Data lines
— START —

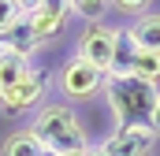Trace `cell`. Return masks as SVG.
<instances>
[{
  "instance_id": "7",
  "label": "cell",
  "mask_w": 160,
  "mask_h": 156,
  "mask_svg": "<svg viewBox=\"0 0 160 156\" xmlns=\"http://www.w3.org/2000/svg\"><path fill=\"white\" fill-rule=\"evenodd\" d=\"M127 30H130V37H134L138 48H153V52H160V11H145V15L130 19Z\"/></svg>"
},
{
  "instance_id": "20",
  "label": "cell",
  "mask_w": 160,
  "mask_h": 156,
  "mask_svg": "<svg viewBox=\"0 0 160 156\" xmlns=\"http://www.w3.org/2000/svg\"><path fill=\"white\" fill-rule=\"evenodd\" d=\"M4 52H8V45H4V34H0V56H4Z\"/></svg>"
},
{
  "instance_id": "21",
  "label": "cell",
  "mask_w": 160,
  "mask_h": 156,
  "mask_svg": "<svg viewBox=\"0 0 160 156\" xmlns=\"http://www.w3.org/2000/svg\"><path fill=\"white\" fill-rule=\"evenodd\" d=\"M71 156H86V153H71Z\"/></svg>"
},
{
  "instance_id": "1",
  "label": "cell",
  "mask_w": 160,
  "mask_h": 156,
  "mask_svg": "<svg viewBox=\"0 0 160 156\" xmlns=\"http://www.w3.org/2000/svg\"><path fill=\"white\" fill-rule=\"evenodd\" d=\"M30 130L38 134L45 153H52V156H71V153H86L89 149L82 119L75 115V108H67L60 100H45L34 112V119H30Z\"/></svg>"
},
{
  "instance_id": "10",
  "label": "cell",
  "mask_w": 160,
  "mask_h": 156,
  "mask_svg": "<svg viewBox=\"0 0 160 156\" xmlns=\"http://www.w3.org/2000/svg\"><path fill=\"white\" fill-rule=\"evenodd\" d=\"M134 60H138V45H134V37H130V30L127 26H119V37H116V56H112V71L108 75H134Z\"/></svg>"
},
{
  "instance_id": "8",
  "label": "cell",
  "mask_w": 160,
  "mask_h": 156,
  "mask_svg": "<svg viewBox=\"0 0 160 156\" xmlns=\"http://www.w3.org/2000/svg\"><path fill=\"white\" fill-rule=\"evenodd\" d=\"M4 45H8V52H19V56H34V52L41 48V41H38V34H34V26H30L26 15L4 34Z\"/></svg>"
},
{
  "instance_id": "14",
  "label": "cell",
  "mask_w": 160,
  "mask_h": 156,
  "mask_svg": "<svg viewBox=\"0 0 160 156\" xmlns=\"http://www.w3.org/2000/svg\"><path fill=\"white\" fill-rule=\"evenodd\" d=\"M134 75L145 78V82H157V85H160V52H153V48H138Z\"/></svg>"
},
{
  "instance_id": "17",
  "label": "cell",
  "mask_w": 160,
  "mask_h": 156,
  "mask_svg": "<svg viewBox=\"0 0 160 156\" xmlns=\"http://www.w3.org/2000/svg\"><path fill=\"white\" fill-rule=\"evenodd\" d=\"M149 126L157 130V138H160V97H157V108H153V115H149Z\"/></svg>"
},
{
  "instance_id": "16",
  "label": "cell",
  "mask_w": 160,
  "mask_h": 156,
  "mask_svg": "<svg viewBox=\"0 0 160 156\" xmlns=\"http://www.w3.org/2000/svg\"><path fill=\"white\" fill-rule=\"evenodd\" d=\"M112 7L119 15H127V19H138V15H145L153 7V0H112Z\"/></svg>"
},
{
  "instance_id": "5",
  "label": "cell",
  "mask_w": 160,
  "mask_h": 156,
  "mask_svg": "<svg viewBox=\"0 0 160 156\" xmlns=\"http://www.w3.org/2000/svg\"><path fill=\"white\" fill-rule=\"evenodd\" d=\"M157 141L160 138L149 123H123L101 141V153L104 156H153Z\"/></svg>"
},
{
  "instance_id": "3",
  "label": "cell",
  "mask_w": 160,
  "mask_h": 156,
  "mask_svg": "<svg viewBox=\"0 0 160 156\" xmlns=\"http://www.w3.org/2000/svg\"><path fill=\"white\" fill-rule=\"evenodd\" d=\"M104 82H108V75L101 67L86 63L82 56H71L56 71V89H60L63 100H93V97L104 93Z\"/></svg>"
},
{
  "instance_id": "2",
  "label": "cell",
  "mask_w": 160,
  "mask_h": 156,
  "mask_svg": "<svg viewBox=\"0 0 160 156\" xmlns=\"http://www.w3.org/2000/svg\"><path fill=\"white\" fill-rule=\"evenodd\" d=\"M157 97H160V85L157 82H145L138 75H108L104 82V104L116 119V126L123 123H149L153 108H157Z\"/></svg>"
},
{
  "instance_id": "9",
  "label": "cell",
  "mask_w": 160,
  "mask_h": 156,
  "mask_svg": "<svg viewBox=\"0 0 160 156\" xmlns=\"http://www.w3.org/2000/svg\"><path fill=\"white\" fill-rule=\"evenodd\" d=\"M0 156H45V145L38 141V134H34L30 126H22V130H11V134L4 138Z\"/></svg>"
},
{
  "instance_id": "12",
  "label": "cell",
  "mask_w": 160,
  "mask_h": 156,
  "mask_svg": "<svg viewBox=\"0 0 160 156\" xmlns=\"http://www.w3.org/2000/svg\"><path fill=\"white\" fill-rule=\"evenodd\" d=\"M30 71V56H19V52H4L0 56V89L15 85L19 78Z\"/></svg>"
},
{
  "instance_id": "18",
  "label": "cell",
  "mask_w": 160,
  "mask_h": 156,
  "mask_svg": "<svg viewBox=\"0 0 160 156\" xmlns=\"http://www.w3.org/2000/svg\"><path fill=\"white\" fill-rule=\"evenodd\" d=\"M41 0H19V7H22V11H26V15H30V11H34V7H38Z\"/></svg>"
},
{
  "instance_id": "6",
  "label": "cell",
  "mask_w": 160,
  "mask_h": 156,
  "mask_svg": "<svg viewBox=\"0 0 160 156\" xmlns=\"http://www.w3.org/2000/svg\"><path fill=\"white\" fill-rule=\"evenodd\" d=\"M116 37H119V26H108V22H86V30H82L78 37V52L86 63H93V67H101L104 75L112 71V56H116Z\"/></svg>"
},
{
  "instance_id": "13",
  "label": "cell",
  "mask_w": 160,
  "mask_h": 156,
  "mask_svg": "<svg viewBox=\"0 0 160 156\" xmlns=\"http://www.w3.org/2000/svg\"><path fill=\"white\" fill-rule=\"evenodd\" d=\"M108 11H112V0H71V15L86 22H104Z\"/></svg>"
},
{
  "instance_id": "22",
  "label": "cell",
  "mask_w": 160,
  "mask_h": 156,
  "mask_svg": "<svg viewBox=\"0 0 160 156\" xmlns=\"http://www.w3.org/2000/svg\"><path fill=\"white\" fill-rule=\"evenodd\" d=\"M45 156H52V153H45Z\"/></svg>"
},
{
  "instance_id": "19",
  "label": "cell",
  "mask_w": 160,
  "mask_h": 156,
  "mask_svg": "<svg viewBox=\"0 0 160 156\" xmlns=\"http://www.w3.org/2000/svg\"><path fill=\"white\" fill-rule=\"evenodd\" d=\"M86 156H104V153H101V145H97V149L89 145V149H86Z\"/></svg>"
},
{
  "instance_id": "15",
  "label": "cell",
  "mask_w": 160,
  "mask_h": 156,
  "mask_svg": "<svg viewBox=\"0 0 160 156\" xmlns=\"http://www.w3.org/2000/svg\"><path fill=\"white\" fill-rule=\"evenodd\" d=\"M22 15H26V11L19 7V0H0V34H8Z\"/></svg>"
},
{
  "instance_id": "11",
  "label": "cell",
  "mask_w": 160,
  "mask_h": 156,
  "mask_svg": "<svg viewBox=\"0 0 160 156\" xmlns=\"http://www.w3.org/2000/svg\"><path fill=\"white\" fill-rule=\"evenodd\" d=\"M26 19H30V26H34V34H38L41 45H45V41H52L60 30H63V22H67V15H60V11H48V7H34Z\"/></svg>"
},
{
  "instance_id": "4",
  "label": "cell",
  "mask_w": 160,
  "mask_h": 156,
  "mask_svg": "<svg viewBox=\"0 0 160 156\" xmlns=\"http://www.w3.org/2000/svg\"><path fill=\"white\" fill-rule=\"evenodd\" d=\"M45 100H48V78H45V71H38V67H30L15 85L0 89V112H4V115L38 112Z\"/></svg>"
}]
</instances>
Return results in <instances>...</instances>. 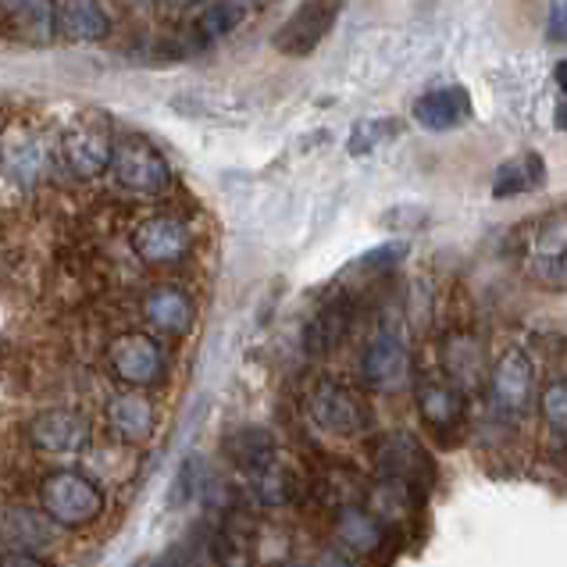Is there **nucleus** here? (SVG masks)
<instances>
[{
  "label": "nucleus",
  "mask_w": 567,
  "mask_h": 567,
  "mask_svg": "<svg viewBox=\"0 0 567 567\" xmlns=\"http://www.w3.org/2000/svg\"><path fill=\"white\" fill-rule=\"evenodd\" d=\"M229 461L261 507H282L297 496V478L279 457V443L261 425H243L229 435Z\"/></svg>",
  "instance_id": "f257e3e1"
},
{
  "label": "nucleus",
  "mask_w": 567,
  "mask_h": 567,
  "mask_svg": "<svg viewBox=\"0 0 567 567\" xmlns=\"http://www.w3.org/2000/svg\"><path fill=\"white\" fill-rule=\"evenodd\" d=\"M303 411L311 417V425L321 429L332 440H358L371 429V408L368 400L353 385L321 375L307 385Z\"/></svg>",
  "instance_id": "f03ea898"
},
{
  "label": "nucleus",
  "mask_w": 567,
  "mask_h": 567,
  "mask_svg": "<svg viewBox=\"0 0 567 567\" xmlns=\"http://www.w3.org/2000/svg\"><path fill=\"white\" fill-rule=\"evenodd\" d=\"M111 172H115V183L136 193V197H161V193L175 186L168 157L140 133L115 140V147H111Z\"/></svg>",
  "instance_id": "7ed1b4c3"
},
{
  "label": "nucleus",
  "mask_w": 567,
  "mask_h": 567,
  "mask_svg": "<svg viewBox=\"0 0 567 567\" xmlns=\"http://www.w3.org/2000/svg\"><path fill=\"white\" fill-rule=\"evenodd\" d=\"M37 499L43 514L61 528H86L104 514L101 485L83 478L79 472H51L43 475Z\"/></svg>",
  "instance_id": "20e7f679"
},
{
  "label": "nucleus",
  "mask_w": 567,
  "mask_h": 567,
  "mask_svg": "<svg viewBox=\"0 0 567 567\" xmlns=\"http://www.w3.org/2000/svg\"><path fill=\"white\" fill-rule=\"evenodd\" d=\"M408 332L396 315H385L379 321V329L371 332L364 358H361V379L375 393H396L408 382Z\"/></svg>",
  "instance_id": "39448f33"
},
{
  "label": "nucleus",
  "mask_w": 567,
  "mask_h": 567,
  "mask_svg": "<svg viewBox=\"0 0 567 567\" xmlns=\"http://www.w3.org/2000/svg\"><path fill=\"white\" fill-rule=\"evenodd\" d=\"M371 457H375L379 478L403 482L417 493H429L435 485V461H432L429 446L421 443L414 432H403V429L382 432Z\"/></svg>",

— END —

Directions for this task:
Reproduce everything starting at the first line of the entries and ending at the line containing "130L38 134L45 153H52V156H71V153H86L89", with both of those lines included. Leave the pictures out.

In response:
Trace `cell`. Return masks as SVG.
<instances>
[{
  "instance_id": "7",
  "label": "cell",
  "mask_w": 160,
  "mask_h": 156,
  "mask_svg": "<svg viewBox=\"0 0 160 156\" xmlns=\"http://www.w3.org/2000/svg\"><path fill=\"white\" fill-rule=\"evenodd\" d=\"M127 30H130V37H134L138 48H153V52H160V11H145V15L130 19Z\"/></svg>"
},
{
  "instance_id": "20",
  "label": "cell",
  "mask_w": 160,
  "mask_h": 156,
  "mask_svg": "<svg viewBox=\"0 0 160 156\" xmlns=\"http://www.w3.org/2000/svg\"><path fill=\"white\" fill-rule=\"evenodd\" d=\"M4 52H8V45H4V34H0V56H4Z\"/></svg>"
},
{
  "instance_id": "21",
  "label": "cell",
  "mask_w": 160,
  "mask_h": 156,
  "mask_svg": "<svg viewBox=\"0 0 160 156\" xmlns=\"http://www.w3.org/2000/svg\"><path fill=\"white\" fill-rule=\"evenodd\" d=\"M71 156H86V153H71Z\"/></svg>"
},
{
  "instance_id": "1",
  "label": "cell",
  "mask_w": 160,
  "mask_h": 156,
  "mask_svg": "<svg viewBox=\"0 0 160 156\" xmlns=\"http://www.w3.org/2000/svg\"><path fill=\"white\" fill-rule=\"evenodd\" d=\"M30 130L38 134L45 153H52V156H71V153H86L89 149L82 119L75 115V108H67L60 100H45L34 112V119H30Z\"/></svg>"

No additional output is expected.